And, they don't... I am running prime95 with fsb set to 400 (1600mhz) and this is stable as a rock, which eliminates 1 of my worries (was worried that maybe I bent a pin or something while clipping the tabs)

so I am at a loss for what is causing it.

I am planning to try a Xeon with a 1333mhz fsb, specifically a X5460. Was talking on reddit about what I am doing currently, and they pointed out that the e5462 is essentially the same chip as the q8200, except for 3rd level cache being disabled on teh 8200.

So, I am hoping that the issues I have currently are only for the e5462, and won't come up with the x5460. But only time will tell I guess..

Any suggestions on what I should/shouldn't do?

Thanks


----------



## michaelb15 (Jun 13, 2008)

well, I think I may have a defective CPU. I have tried everything that I can find on the subject, I flashed the xeon micro-codes, played with voltages, and timings, and, nothing helped.

So, I shall try upping to a x5470. I think they have a x10 multi, so it will be much better for overclocking anyway  (I am embarrassed I tried replacing a multi-7 with another multi-7 LOL)


----------



## Aus_Karlos (Mar 10, 2007)

This mod only seems useful for benchmark purposes. Are you aware that applying the circuit sticker to the CPU you have disabled the CPUs ability to use SSE4.1?

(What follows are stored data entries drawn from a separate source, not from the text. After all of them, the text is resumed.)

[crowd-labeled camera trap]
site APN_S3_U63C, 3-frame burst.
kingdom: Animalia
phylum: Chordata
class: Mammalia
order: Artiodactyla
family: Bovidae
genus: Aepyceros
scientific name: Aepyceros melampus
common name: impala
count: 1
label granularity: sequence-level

You'll also need to make a custom BIOS file to flash your motherboard with to install the new microcode. ( Windows will usually do this on boot but as you have an "Unknown CPU" the microcode for the Xeon will never bee updated.)
How to Update CPU Microcode in Award or Phoenix BIOS - For LGA 771 & 775

This can brick your motherboard.


----------



## michaelb15 (Jun 13, 2008)

Aus_Karlos said:


> This mod only seems useful for benchmark purposes. Are you aware that applying the circuit sticker to the CPU you have disabled the CPUs ability to use SSE4.1?
> 
> You'll also need to make a custom BIOS file to flash your motherboard with to install the new microcode. ( Windows will usually do this on boot but as you have an "Unknown CPU" the microcode for the Xeon will never bee updated.)
> How to Update CPU Microcode in Award or Phoenix BIOS - For LGA 771 & 775
> ...


apperently the Xeons can absolutely be stable for regular computing, and, depending on the mobo, certain fetures (such as sse4.1) might not work, but I didn't have any of those issues. As far as I know, everything worked on the CPU, it showed up properly in both the BIOS, and things like cpu-z. (including virtualisation)

The only thing that DIDN'T work for me is cores 1 & 2. If I loaded them beond 80% for more then a min or 2, they would fail. cores 3 & 4 seem to work perfectly. Temps were perfectly reasonable at 50 degrees C under load


but yea, I flashed new microcode, and that did not help the issue. (yea I know the risks of flashing BIOS's I'm not new to the OCing world, and it is nearly impossible to screw up asus easyflash)

But, anyway, if anyone else is looking for info on the subject of 775-771 mods, check here: [MOD] LGA775 Support For LGA771 Xeon CPUs

there is literally 900 pages of forum on the subject, and it is constantly updated/talked about. (apparently an overclocked x5470 is comparable to an i3, so they feel it will be relevant for the next couple years still)


----------



## michaelb15 (Jun 13, 2008)

well, I got it a bit more stable by adjusting the mobo voltages (increased NB voltage, along with a couple other voltages)

But still isn't perfectly stable..

Anyway, I am giving up with this entire plan for now, and, instead, I am upgrading to a brand new i5-6600k.. I just hope I got the proper adapter mod so it fits in the socket 775. (just kidding)

I may end up getting an x5460 in the future, as I am loaning this current system to a friend.. I may get the itch to mod, and the lga775 systems are so cheap that there isn't much to loose 

If I ever do end up doing that, I'll come back and post the results.


----------